→ DOCUMENT TEXT
I'm saying the # of interrupts should equal the # of counters w/regards to the dts and binding.

> Below is an update I've added to the documentation to better describe the interrupts. Does this help?
> 
> @@ -104,8 +103,19 @@ specific to ARM.
>                - interrupts:
>                        Usage: required
>                        Value type: <prop-encoded-array>
> -                   Definition: comma-separated list of unique PMU
> -                               interrupts
> +                 Definition: comma-separated list of counter overflow
> +                             interrupts.
> +
> +                             The CCI PMU has an interrupt signal for each
> +                             counters. Typically, the number of
> +                             interrupts will be equal to the number of
> +                             counters.

(Saved entries)
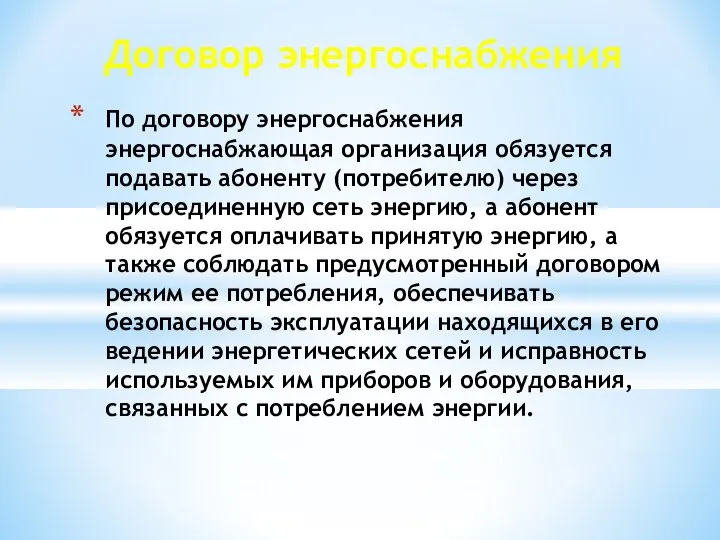 Договор энергоснабжения

* По договору энергоснабжения энергоснабжающая организация обязуется подавать абоненту (потребителю) через присоединенную сеть энергию, а абонент обязуется оплачивать принятую энергию, а также соблюдать предусмотренный договором режим ее потребления, обеспечивать безопасность эксплуатации находящихся в его ведении энергетических сетей и исправность используемых им приборов и оборудования, связанных с потреблением энергии.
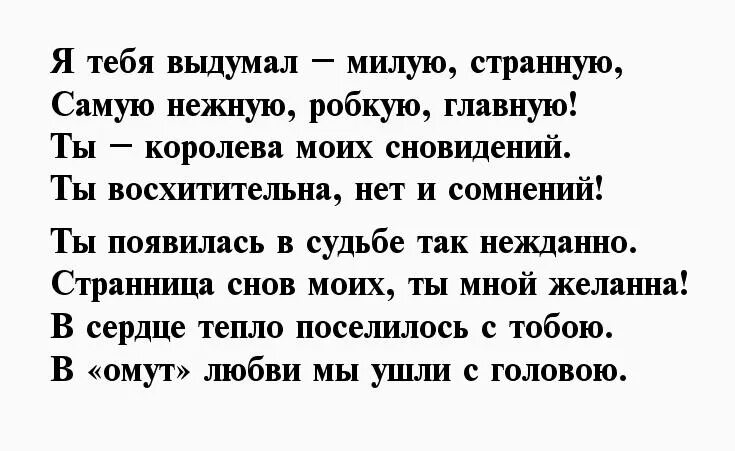 Я тебя выдумал – милую, странную,
Самую нежную, робкую, главную!
Ты – королева моих сновидений.
Ты восхитительна, нет и сомнений!

Ты появилась в судьбе так нежданно.
Странница снов моих, ты мной желанна!
В сердце тепло поселилось с тобою.
В «омут» любви мы ушли с головою.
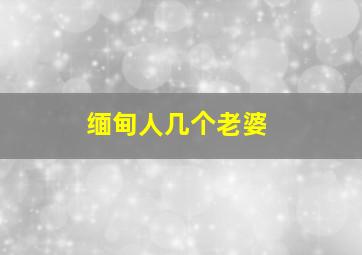 缅甸人几个老婆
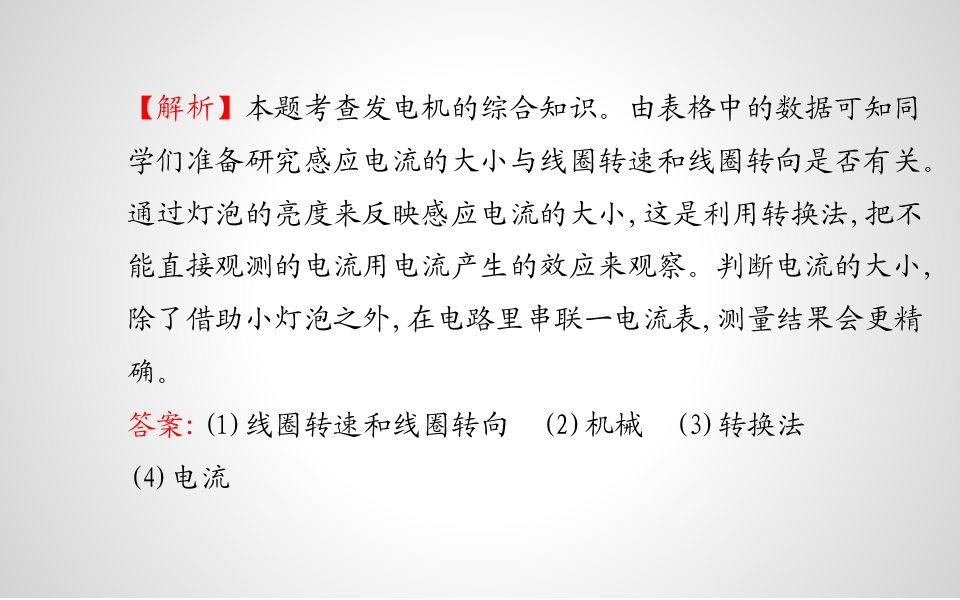 【解析】本题考查发电机的综合知识。由表格中的数据可知同学们准备研究感应电流的大小与线圈转速和线圈转向是否有关。通过灯泡的亮度来反映感应电流的大小,这是利用转换法,把不能直接观测的电流用电流产生的效应来观察。判断电流的大小,除了借助小灯泡之外,在电路里串联一电流表,测量结果会更精确。

答案:(1)线圈转速和线圈转向 (2)机械 (3)转换法 (4)电流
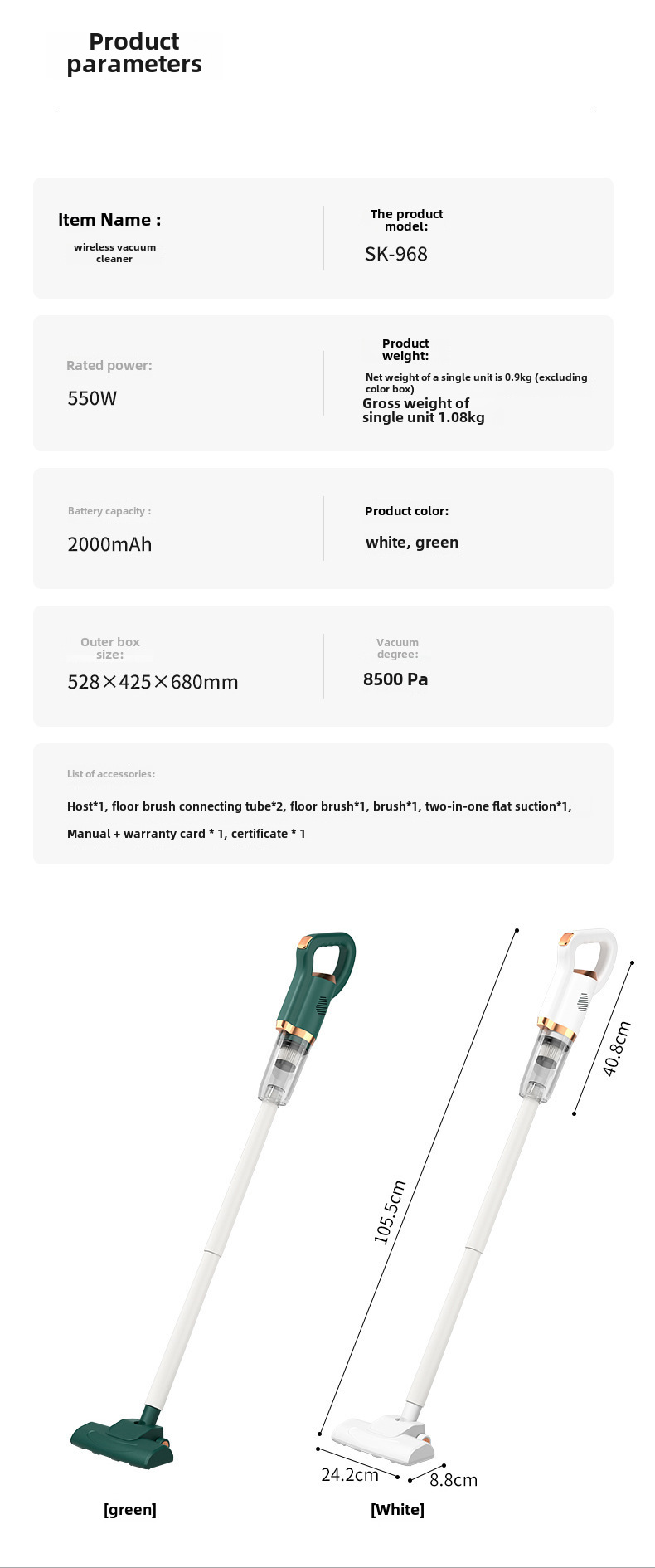 Product parameters

Item Name :

wireless vacuum cleaner

The product model:

SK-968

Rated power:

550W

Product weight:

Net weight of a single unit is 0.9kg (excluding color box)

Gross weight of single unit 1.08kg

Battery capacity :

2000mAh

Product color:

white, green

Outer box size:

528×425×680mm

Vacuum degree:

8500 Pa

List of accessories:

Host*1, floor brush connecting tube*2, floor brush*1, brush*1, two-in-one flat suction*1,

Manual + warranty card * 1, certificate * 1

105.5cm

40.8cm

24.2cm

8.8cm

[green]

[White]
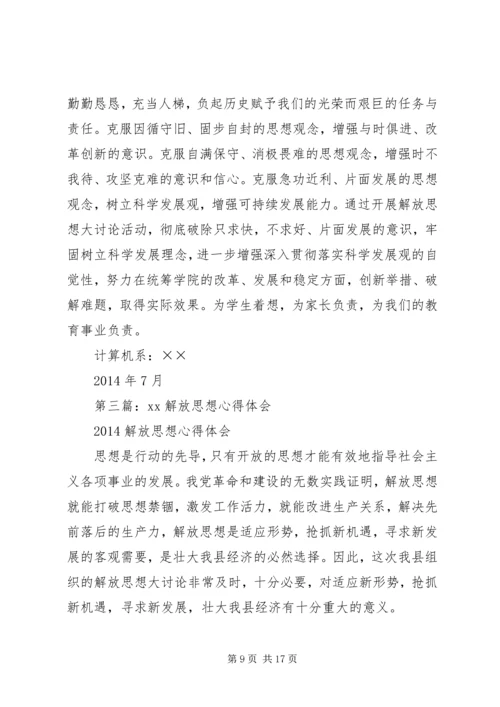 勤勤恳恳，充当人梯，负起历史赋予我们的光荣而艰巨的任务与责任。克服因循守旧、固步自封的思想观念，增强与时俱进、改革创新的意识。克服自满保守、消极畏难的思想观念，增强时不我待、攻坚克难的意识和信心。克服急功近利、片面发展的思想观念，树立科学发展观，增强可持续发展能力。通过开展解放思想大讨论活动，彻底破除只求快，不求好、片面发展的意识，牢固树立科学发展理念，进一步增强深入贯彻落实科学发展观的自觉性，努力在统筹学院的改革、发展和稳定方面，创新举措、破解难题，取得实际效果。为学生着想，为家长负责，为我们的教育事业负责。

计算机系：××

2014 年 7 月

第三篇：xx 解放思想心得体会

2014 解放思想心得体会

思想是行动的先导，只有开放的思想才能有效地指导社会主义各项事业的发展。我党革命和建设的无数实践证明，解放思想就能打破思想禁锢，激发工作活力，就能改进生产关系，解决先前落后的生产力，解放思想是适应形势，抢抓新机遇，寻求新发展的客观需要，是壮大我县经济的必然选择。因此，这次我县组织的解放思想大讨论非常及时，十分必要，对适应新形势，抢抓新机遇，寻求新发展，壮大我县经济有十分重大的意义。

第 9 页 共 17 页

→ ACTIONS TO TAKE
• a. Summarize the discussion of the interrupts binding in two sentences.
• b. Answer these questions from the discussion of the interrupts binding:
(i) What usage does the documentation give for the interrupts property?
(ii) What value type does it list for that property?
(iii) According to the updated definition, what does the CCI PMU have for each counter?
• c. Duplicate everything in the discussion of the interrupts binding from "I'm saying the" down to "specific to ARM.".

→ EXERCISE SOLUTIONS
• a. One writer states that the number of interrupts should equal the number of counters with regard to the dts and binding. A quoted documentation update redefines the interrupts property from a comma-separated list of unique PMU interrupts to a comma-separated list of counter overflow interrupts, and notes that the CCI PMU has an interrupt signal for each counter and that the number of interrupts will typically equal the number of counters.

• b.
(i) Required.
(ii) <prop-encoded-array>.
(iii) An interrupt signal.

• c.
I'm saying the # of interrupts should equal the # of counters w/regards to the dts and binding.

> Below is an update I've added to the documentation to better describe the interrupts. Does this help?
> 
> @@ -104,8 +103,19 @@ specific to ARM.